David snapped his fingers and used the spark to light the cigarette. Waved away the little fire that was like a will-o’-the-wisp and took a drag.
“You oughtn’t to do that,” Morris said.
“When did you start being bothered by smoking? Not as though a sense of smell helps us out any.”
“I don’t care about the smoking but shouldn’t light a cigarette that way.”
“Why not?”
“Because it’s doing a whole lot to do very little. There’s an asymmetry to it, or a lack of symmetry which I suppose amounts to the same thing.”
David took another drag.
“Forgot my lighter.”
“You’ll end up like these poor damned idiots.”

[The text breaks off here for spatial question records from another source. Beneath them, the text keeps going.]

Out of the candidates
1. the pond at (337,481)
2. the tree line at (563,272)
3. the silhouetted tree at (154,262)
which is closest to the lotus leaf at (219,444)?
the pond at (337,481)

The bodies were, well, they could be loosely described as being bodies. Sprayed across the walls. The chalk pentagram was still visible in some places on the floor where there weren’t pooled blood or viscera. The smell was unpleasant and David thought he had the right idea smoking.

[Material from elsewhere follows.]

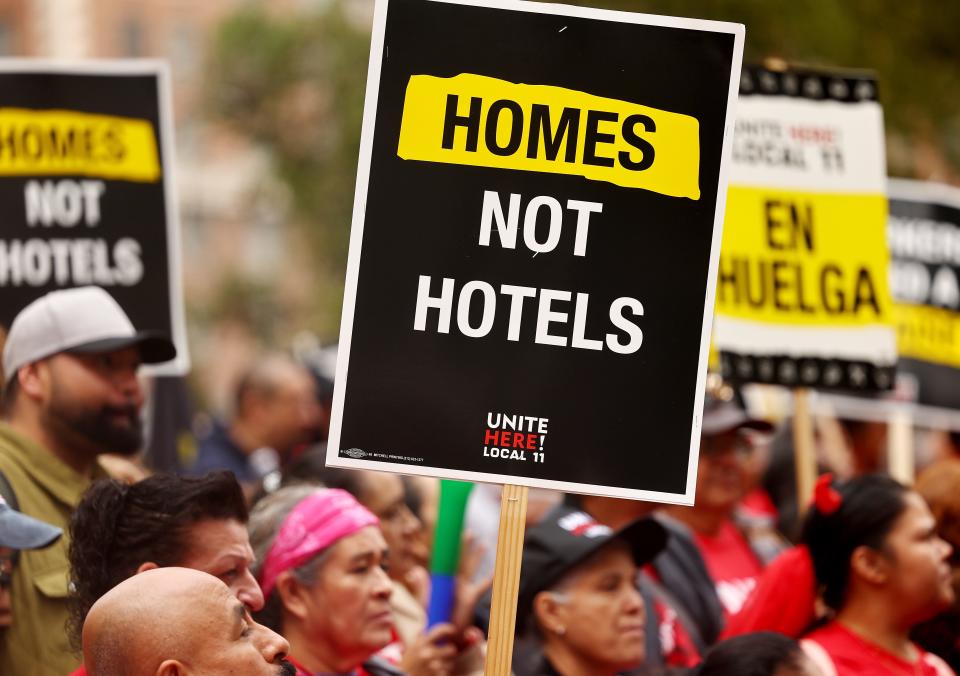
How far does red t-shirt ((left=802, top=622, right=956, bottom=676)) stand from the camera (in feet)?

“I get eviscerated for lighting a cigarette, suppose I deserve it.”
“That you would.”
“You really mean that, don’t you?”
“With all my soul,” Morris said.
“You did get unforgiving somewhere along the line.”
“I took something from my experience.”
David shook his head and trailed smoke as he stepped over the nearest mass of organs that looked like a body might having been pulled inside out.
“Shame is they likely enough went straight to hell.”
“Well, they might have accepted Christ into their hearts at the very last possible second, but I wouldn’t count on it,” Morris said.
“Sold their souls and didn’t even get the sum of earthly knowledge and riches for their damnation. Just went right to the being ripped apart stage of a Faustian bargain. Where’s your symmetry there?”
“Second Part of Faust’s never been popular for a reason. Not emotionally honest, even if there’s a theologically valid point to it.”
“That might be true, but it doesn’t say anything about symmetry.”
Morris shrugged and was looking at the wall which was an apartment-rental shade of beige and had various posters for college bands beneath the blood and brain matter.
“Deal with the devil, or something very much like the devil, think it’s an entirely reasonable assumption that you will end up dead and the process of dying would be quite unpleasant.”
“Horrifying, even,” David said. Flicked ash in puddled blood. “Think that’s what did this, devil or something like him?”
“A something did this. Not a better word in the English language to describe it, other than a something.”
“A scary something.”
“A something with parts that don’t really make sense to it, and teeth and claws and I would gamble on too many eyes.”
“Well,” David said, “I wouldn’t criticize anything for having too many eyes. Might be stepping on some of our betters.”
“Fair point.”
Both of them had forgotten the better language for describing what had done what they were looking at.
Morris used a small portable camera that was useful because the film was silver nitrate and held up better for the task than digital. Took shots and made sure to document the face fixed in a scream in the mirror and lacking eyes or a double for the mirror to be properly reflecting.
“These college students,” David asked.
“Always college students.”
“Now, that isn’t true.” David wasn’t used to knowing he was right when his partner was wrong and decided not to be gracious about it. “Sometimes have high school girls read too many books aimed at them and written at a comfortable third grade level about deep-kissing vampires and get to thinking it sounds romantic. Or watching the television version if they aren’t even half-way literate. Either way ending up pretty viciously dead.”
“I suspect supernatural soap operas have killed a decent number of people,” Morris said and wondered if he was getting wrongfooted, distracted by what he had seen more often than he ought to. Was paying off debts and wondering when he would get down to the principal.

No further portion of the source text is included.